First we grieve, then we organise

Dr. Amelia Morris

person holding red rose
Photo by Hassan OUAJBIR on

For those on the Left, today is a crushing blow. As the exit poll results came in, I felt like I had been punched in the stomach. Being out on the doorsteps these past few months, I had let myself become hopeful and felt like there was a change in the air. The visibility of the suffering caused by the government is now inescapable – whether it be the high numbers of homelessness on the high street, or the public services that are buckling under the strain of cuts – and it truly seemed as though people were ready for something different.

A lot of people will place the blame of this defeat with Jeremy Corbyn, and say that the party lost its way by embracing the ‘far left.’ However, it is naive to think that *if only* we had another leader, with more ‘sensible’ centrist policies, that the establishment would have been kinder. In reality, our country is controlled by the right-wing media, and they have a vested interest in annihilating any politician who is left-wing, or even left-of-centre. For instance, in 2015, Ed Milliband was mercilessly ridiculed, branded a ‘communist’ and nicknamed ‘Red Ed‘ and a ‘Marxoid Creep.’ In response, he leaned into anti-immigration rhetoric (remember the mugs?) in an attempt to appease the right and prove he was ‘tough,’ and lost the election anyway. Additionally, it is funny to think about it now, but in 2005, even the Centrist’s pin-up – Tony Blair – was likened to Stalin and Mao.

This election, it was clear the media are in the pockets of the Conservatives and the billionaires, to name a few examples: BBC journalists falsely claimed that a Labour activist punched Matt Hancock’s aide in the face, a BBC reporter commented that Boris could get the majority “he so deserves,” Question Time was edited to positively reflect Boris Johnson, The Daily Mail and The Sun’s consistent onslaught of Labour (including The Sun’s direct instruction to Vote Conservative) or the false comparison between Jeremy Corbyn not watching the Queen’s speech and Boris Johnson’s lies about privatising the NHS.

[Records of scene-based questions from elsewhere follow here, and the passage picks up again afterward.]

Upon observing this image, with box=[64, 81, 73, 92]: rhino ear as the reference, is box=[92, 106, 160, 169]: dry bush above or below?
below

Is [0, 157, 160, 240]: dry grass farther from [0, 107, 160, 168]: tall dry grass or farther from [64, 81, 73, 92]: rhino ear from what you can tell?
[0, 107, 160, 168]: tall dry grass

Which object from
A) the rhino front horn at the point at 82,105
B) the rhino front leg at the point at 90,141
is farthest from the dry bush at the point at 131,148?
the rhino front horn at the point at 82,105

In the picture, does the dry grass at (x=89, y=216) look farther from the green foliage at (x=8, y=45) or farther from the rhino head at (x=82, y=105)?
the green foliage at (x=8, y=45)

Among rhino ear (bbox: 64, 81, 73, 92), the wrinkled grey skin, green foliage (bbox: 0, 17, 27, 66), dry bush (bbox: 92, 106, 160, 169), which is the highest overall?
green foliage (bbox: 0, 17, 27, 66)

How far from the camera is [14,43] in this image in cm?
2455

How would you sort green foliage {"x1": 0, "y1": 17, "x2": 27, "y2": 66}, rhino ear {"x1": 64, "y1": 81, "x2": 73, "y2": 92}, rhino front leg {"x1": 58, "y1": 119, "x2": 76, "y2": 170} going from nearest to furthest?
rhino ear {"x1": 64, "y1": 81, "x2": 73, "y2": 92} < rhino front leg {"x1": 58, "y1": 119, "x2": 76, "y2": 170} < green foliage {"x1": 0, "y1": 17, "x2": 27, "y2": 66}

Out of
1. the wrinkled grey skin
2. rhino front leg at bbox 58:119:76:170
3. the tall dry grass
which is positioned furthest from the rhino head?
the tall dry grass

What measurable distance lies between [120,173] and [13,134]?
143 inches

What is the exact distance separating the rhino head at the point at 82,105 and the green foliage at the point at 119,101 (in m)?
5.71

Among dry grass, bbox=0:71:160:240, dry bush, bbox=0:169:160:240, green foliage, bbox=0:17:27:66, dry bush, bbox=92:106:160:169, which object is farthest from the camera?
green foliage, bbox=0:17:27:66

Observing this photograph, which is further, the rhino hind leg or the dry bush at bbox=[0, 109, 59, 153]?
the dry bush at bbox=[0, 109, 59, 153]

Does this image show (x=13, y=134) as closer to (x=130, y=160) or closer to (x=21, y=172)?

The Labour manifesto was brave, empathetic and feminist. It resisted the gaslighting narrative that austerity was inevitable, and that we simply need to accept that 4.1 million children live in poverty or that food banks are a normal part of life in 2019, in one of the riches countries in the world. It was hopeful, and we should not feel ashamed of this, or try and disown it now. In 2018, the UN described the Coalition’s policies as a “systematic immiseration of a significant part of the British population” that had led to conditions similar to the Victorian workhouses. For me, the ‘middle of the road’ approach is fine in usual circumstances, but what about when the road is on fire? As Raoul Martinez argues:

The scale of the crises faced in Britain and the world requires a rapid, bold, ambitious change of direction. Winning this change requires sustained struggle each and every day 

We need to stand firm in the notion that a shift to the right, to appease the Centrist Dad, produces more of the same. It is a palatable option for those who think that we can work with neo-liberal economics, but if the years since the economic crash have shown us anything, it is that the selfishness embedded in the neo-liberal project will take us for everything that we have. It is for this reason that I am really proud of Corbyn, McDonnell, Abbott, Rayner, to name a few. They refused to take left-wing ideas off the table, and have galvanized proper conversations about ‘what if?’ and ‘you don’t have to accept this.’ We can’t let this slip away.

But also, it is important to listen to people. It is clear that, in a lot of cases, this election was about Brexit. Whilst I think Labour’s stance was correct in its nuance and its attempt to bring the country together, it was impossible to cut through the soundbites of ‘Get Brexit Done’ or ‘Cancel Brexit,’ and I spoke to a lot of people who felt “betrayed.” We must reflect, then, on why it is that people feel left behind. I’m not sure I have the answers to this, but I am certain that diluting politics that would bring about real and radical change is not the solution. Rather, we need to reassess the way we communicate these ideas on the ground, and the way we resist the establishment rhetoric and increase awareness of class consciousness.

Most importantly, we need to collectively organise, both locally and nationally. Join a union, volunteer, march or support a foodbank. We have to remember that we are a movement, and that real change never occurs without sustained struggle.

First we grieve, and then we organise.